## EXCERPT
On Behalf of | Apr 26, 2023 | Medical Malpractice

If you are a parent, you know there is nothing worse than having a sick child. Fortunately, most childhood ailments are minor and go away on their own without medical intervention. Appendicitis is not one of these. In fact, without immediate care, appendicitis can quickly become life-threatening.

According to Michigan Medicine, doctors misidentify between 3.8% and 15% of pediatric appendicitis cases. That is, with young appendicitis sufferers, emergency room doctors think something else is wrong as much as 15% of the time.

A lack of localized pain

When they are in medical school and residency programs, many ER physicians learn that appendicitis comes with localized pain in the lower abdomen. This is not always true, however. Indeed, your child may have appendicitis without having specific discomfort in one part of his or her stomach.

The outdated jumping test

Along with a potential lack of localized pain, there is another diagnostic test that might be leading ER doctors astray. Usually, children who are suffering from appendicitis cannot complete a vertical jump. That is, appendicitis sufferers should not be able to leave the floor when trying to jump upward.

Nevertheless, because some children who have the condition can jump, doctors should not overly rely on the outdated jumping test. As you probably suspect, bloodwork, lab tests and internal imaging are much more reliable.

Medical malpractice

With pediatric appendicitis, early diagnosis and prompt treatment are often critical. Ultimately, if your son or daughter suffers additional injuries because of a missed diagnosis, you might have grounds to pursue substantial financial compensation.

## RECORDS SHOWN

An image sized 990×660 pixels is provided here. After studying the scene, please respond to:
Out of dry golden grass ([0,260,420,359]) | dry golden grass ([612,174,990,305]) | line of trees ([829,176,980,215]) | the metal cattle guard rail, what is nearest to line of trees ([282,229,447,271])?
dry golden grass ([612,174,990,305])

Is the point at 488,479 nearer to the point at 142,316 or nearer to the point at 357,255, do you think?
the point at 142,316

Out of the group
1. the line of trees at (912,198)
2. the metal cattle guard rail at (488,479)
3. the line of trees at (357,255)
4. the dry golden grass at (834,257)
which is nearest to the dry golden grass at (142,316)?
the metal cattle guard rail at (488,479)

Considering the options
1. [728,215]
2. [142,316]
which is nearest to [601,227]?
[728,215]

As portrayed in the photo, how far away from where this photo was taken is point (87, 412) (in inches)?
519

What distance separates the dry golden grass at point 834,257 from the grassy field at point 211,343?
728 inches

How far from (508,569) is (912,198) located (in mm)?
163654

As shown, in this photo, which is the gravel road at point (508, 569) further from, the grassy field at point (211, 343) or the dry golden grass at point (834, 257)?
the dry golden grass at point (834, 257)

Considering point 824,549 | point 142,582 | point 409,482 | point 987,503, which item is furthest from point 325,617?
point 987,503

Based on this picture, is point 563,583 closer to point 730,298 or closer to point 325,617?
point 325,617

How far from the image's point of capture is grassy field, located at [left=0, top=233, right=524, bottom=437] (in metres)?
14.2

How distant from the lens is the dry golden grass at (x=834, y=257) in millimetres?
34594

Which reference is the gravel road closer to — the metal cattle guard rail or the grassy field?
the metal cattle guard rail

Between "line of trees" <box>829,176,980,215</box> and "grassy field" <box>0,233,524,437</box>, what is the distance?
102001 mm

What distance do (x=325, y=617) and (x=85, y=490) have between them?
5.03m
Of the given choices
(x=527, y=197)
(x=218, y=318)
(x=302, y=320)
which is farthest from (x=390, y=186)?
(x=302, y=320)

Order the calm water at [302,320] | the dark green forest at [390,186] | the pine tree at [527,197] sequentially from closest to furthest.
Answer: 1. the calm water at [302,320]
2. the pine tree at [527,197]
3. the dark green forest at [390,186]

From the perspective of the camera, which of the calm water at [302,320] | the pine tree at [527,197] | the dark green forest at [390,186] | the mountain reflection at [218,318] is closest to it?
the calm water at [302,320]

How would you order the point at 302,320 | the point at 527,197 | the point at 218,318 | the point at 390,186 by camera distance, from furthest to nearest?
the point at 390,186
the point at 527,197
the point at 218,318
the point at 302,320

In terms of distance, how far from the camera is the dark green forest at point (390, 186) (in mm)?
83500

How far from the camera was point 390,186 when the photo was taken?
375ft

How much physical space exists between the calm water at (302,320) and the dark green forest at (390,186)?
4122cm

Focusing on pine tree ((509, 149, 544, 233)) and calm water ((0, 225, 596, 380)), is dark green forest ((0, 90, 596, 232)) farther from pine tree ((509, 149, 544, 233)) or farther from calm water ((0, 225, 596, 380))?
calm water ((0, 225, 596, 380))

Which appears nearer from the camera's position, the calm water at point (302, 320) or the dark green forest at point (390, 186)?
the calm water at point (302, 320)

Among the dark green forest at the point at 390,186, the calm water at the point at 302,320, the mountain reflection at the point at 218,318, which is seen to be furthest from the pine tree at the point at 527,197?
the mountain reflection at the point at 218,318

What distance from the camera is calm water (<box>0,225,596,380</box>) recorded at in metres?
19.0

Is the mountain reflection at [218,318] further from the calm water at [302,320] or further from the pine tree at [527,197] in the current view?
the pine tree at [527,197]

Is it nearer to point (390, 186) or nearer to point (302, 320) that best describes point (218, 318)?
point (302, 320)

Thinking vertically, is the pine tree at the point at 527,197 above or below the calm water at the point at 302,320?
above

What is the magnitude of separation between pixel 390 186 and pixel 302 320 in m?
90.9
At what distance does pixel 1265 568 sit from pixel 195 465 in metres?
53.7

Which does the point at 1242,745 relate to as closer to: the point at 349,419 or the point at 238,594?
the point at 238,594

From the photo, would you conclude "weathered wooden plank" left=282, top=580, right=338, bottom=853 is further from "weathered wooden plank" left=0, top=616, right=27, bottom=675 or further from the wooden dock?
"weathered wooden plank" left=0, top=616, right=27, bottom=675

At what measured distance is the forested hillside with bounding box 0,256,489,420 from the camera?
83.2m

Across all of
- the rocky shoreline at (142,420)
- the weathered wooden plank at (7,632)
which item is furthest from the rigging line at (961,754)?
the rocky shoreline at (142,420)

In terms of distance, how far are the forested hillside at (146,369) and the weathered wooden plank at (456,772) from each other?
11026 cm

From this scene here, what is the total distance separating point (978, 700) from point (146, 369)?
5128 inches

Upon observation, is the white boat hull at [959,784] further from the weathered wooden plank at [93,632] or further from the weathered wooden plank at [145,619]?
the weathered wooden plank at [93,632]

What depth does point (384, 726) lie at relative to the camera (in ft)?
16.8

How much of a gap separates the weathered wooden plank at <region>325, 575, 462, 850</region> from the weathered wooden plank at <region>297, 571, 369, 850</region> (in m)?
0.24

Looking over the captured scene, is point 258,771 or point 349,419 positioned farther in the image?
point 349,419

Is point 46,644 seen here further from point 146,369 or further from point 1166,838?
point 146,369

## EXERCISE INSTRUCTIONS
Write out the stretch of the pediatric appendicitis text from "On Behalf of" through "of the time.", swapping "parent" for "guardian". The records were taken from a different source.

## REPLY
On Behalf of | Apr 26, 2023 | Medical Malpractice

If you are a guardian, you know there is nothing worse than having a sick child. Fortunately, most childhood ailments are minor and go away on their own without medical intervention. Appendicitis is not one of these. In fact, without immediate care, appendicitis can quickly become life-threatening.

According to Michigan Medicine, doctors misidentify between 3.8% and 15% of pediatric appendicitis cases. That is, with young appendicitis sufferers, emergency room doctors think something else is wrong as much as 15% of the time.